R. Era algo que a él le gustaba decir. Pues bueno. Con el enésimo curso, la enésima master class, Sylvain Cambreling me dio una oportunidad como asistente en la Ópera de París cuando Mortier la dirigía. Venir de la mano de un personaje así, vale, pero yo en su etapa hice un ballet y una producción como asistente. Con la condición de que aprendiera francés en un año: en tres meses ya me defendía gorroneando en casas de amigos. Había conocido a Pierre Boulez también, mi maestro y trabajado en varios sitios. Tuve mis años de galeras.
P. ¿Y sus envidias?
R. Sí, desde que de chico empecé en Granada y la gente decía hasta hace poco: ‘Pero, este tío, ¿dónde va?’. Ya no. Aunque ha tenido que pasar mucho tiempo. Ahora, sobre todo en Granada, siento sólo cariño.

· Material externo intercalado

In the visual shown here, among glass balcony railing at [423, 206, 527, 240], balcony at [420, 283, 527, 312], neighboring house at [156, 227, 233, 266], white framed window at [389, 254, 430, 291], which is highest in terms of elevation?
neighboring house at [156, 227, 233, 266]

P. ¿Cómo viven su éxito sus padres?
R. Desde que les dije que quería dedicarme a esto para ellos fue como si pretendiera ser astronauta. Sin embargo, nunca noté escepticismo o rechazo. Me veían con tantas ganas y entrega que les parecía natural. Con ocho años, cuando alguien les dijo: ‘Oye, ¿por qué no le compráis un piano?’, lo hicieron y a no sé cuántos plazos.
P. ¿De qué tiene que llenarse la música?
R. De todo: conocimiento, amor, desamor, alegría, sufrimiento, rabia, frustración, deseo, miedo, impulso, inseguridad, carne… Si no sintiera eso, no me serviría de nada.
P. ¿Cómo convive con el glamur de ser marido de Anne Igartiburu junto a la ceja levantada de muchos aficionados a la música clásica?
R. Para mí no hay diferencia. Compartimos todo lo que nos une, y la música nos une mucho. Ése es el único secreto: compartir raíces y esencias para disfrutar de la vida. Ya está.